Orlando, Florida — This weekend, the NCAA Men’s Basketball Tournament is hosting games in Orlando, where the Pulse Nightclub attacks nine months ago still linger in the shadow of the city. The attacks that killed 49 people at the gay nightclub hit home for two Orlando natives playing this week.
“I was just devastated. It really didn’t hit me until the day after, watching the news, seeing the news cameras on the street where I’ve driven up and down my whole life,” University of Florida forward Schuyler Rimmer said about the aftermath of the shooting. Rimmer said Pulse was close to his house and he drove by it every day on the way to school.
Will Miles, a redshirt freshman for Florida State, grew up less than a mile from Pulse and was shocked when he heard the news. “It’s just crazy because you’d never guess Orlando,” said Miles, who said he checked to make sure none of his friends were in Pulse that night.
Rimmer, with calls himself an ally of the LGBT community, also described how proud of the city was to have a place like Pulse.
“Being from Orlando, I’d say it’s a pretty open community. It’s very accepting of a lot of different people and it was something we were proud of as a community that there was a place for people that identified as gay or lesbian to go express themselves,” Rimmer said.

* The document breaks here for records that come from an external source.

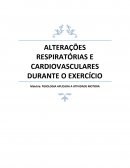 ALTERAÇÕES RESPIRATÓRIAS E CARDIOVASCULARES DURANTE O EXERCÍCIO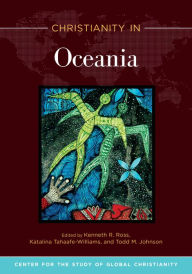 Title: Christianity in Oceania, Author: Kenneth R. Ross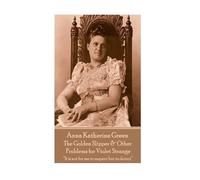 Anna Katherine Anna Katherine Green - The Golden Slipper & Other Pr (Tascabile)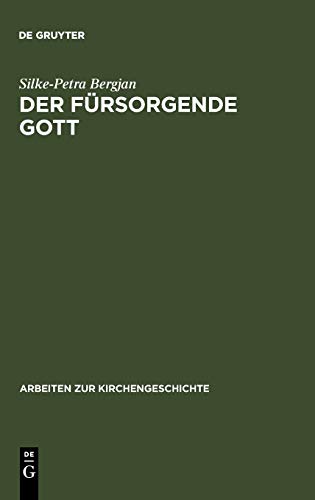 Fursorgende Gott  Der Begriff der Gottes in der Apologetischen Literatur der Al [Hardcover]
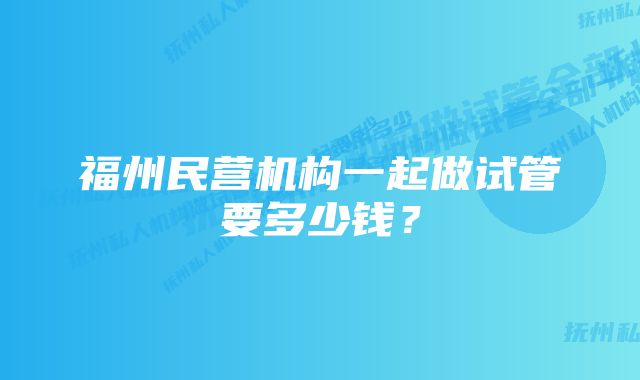 福州民营机构一起做试管要多少钱？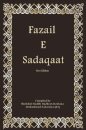 Fazail E Sadaqaat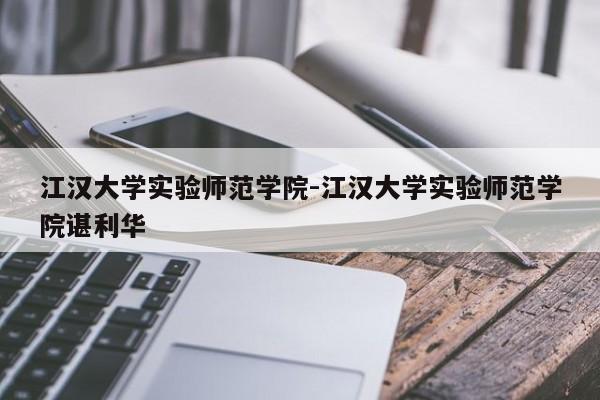 江汉大学实验师范学院-江汉大学实验师范学院谌利华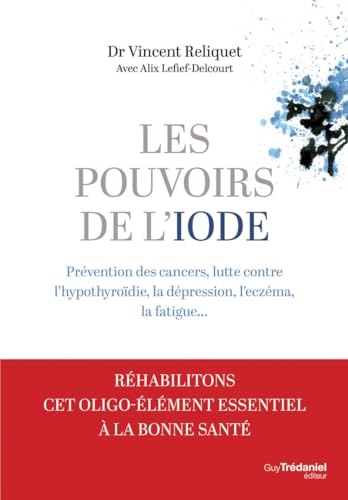Les pouvoirs de l'iode - Préventions des cancers, lutte contre l'hypothyroïdie, la dépression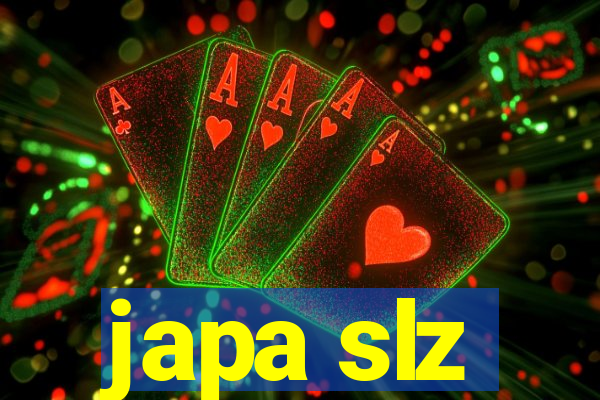 japa slz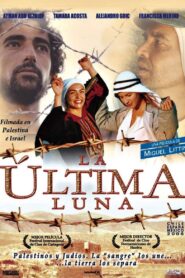 La última luna – 2005 – Online In Netflix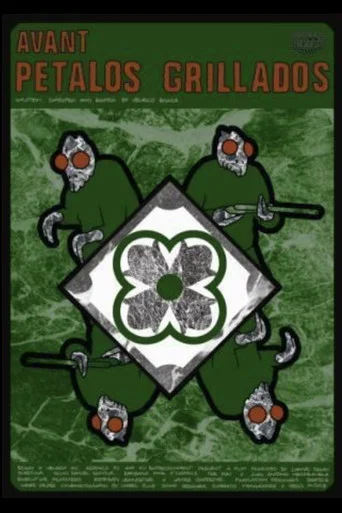 Movie poster for Avant Pétalos Grillados (2006)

Miles and Rimmer also spoke about how the community responded to Pulse and came together. Rimmer had friends who volunteered at emergency rooms while he was away at summer school in Gainesville. Both players say that holding events like a basketball tournament are beneficial for the city and can help its healing process.
“I was in town when the Pulse nightclub attacks happened and I saw how devastating they were, but I watched how the community gathered around and brought the community up,” Miles said.
As a freshman at Central Florida, where these games are being played, I have discovered that Orlando is a fantastic place to host an event like March Madness because of the very accepting community. Miles and Rimmer are two of many examples of people that believe in treating everyone the same.